Well, this was it. The world went dark, and I was numb all over. A hot tear spilled out of my eye. Damn. I wanted to live. But I was just so tired…
And then I was in a memory.
I walk
ed arm in arm with Hekla down Main Street. It was Christmas, five years ago. White lights curled around the lamp posts, sparkling in the plum-hued twilight. Cold air pinched my nose and cheeks as Hekla continued explaining her grandmother’s recipe for Icelandic leaf bread.
“It’s so thin that you can read through it.”
“Dude. That sounds super difficult to handle.”
“It is. But that’s not the toughest part of the process.

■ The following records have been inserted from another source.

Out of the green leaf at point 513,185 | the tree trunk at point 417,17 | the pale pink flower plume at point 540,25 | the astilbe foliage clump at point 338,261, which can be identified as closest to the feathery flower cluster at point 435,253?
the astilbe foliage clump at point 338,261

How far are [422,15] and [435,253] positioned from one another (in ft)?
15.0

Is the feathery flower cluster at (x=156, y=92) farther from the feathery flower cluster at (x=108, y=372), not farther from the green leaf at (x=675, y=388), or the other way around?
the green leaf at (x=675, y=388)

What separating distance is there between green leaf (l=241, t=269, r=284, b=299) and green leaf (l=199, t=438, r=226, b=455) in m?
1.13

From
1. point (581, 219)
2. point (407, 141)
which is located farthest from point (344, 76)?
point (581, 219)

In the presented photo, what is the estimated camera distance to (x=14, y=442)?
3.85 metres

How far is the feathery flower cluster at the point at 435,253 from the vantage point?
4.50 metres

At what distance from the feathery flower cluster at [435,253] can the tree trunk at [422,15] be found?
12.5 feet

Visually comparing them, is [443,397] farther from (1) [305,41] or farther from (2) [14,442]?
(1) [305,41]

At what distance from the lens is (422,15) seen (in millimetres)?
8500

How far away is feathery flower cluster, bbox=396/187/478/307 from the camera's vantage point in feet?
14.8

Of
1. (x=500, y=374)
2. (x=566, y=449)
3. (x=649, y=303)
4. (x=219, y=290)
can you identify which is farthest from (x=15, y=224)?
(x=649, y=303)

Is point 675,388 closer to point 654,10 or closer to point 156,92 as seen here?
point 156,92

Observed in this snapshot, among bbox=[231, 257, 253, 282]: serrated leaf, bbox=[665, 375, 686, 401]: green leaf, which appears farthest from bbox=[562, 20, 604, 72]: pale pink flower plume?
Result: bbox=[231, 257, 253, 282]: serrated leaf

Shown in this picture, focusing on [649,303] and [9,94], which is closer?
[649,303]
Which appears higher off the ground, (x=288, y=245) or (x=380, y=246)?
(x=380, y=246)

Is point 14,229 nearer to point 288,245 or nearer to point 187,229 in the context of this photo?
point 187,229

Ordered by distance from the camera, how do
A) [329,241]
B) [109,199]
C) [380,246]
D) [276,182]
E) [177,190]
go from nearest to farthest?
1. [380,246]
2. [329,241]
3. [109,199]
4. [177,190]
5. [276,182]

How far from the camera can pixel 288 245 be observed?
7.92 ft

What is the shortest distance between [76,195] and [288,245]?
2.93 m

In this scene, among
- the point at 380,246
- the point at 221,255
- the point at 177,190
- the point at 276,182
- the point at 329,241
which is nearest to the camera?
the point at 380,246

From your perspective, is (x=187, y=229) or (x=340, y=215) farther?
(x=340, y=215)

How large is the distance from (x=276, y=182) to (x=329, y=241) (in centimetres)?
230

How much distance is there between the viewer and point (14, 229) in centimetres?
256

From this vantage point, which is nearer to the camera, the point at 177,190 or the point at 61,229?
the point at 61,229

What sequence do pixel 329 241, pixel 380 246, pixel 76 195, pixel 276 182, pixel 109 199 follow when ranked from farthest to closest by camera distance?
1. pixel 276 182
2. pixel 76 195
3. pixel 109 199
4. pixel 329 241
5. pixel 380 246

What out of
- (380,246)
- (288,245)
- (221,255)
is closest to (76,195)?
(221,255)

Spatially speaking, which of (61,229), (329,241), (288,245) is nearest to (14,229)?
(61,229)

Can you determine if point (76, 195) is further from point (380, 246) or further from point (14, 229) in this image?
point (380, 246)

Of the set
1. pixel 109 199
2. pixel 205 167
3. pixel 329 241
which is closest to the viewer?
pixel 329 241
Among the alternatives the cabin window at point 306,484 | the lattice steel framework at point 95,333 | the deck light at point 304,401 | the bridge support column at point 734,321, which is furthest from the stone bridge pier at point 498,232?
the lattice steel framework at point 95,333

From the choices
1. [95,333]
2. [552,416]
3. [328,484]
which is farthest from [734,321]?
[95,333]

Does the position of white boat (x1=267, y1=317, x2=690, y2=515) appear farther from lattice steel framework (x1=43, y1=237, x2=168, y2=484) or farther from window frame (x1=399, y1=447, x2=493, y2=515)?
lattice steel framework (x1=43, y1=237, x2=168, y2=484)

You cut these little triangles into it and then lift the corners so that they overlap.”
It was exactly the sort of baking challenge I adored. Plus, Hekla needed a boost. She’d lost her house to a fire a month back and with it every picture of her deceased parents and grandparents. Her boyfriend had dumped her afterwards too. Such an asshole. Hekla had moved in with me, of course, but she’d had to give up her P.O.S. car to get some new clothes.
“We’ll make a crap ton of them and start a savings account for your Volvo.”
Hekla grabbed my arm and whirled me around to face her. “Are you serious?” She’d been pining away for a Volvo as long as I’d known her. It was a weird obsession, but who was I to judge?
“Yep. You helped me do this.” I jerked my chin at our bakery, just a couple of doors down from McCreary’s Irish Pub. “Without you, my dream would still be a dream. You are getting that Volvo, my lady.”
She hugged me so hard that we fell into a man with an armful of Christmas wreaths who had a surprisingly impressive cache of swear words I had never heard.
Our laughter faded with the memory, and then I was standing in front of Lucus. The vines held me still, but they weren’t annihilating me like earlier.
“Okay, that wasn’t the best memory. Getting someone a Volvo. I have better ones somewhere. Try again.”
The vines withdrew with a speed that made them blurry to my eyes. Lucus turned away, tucking his wings in tightly as he paced the casting room floor.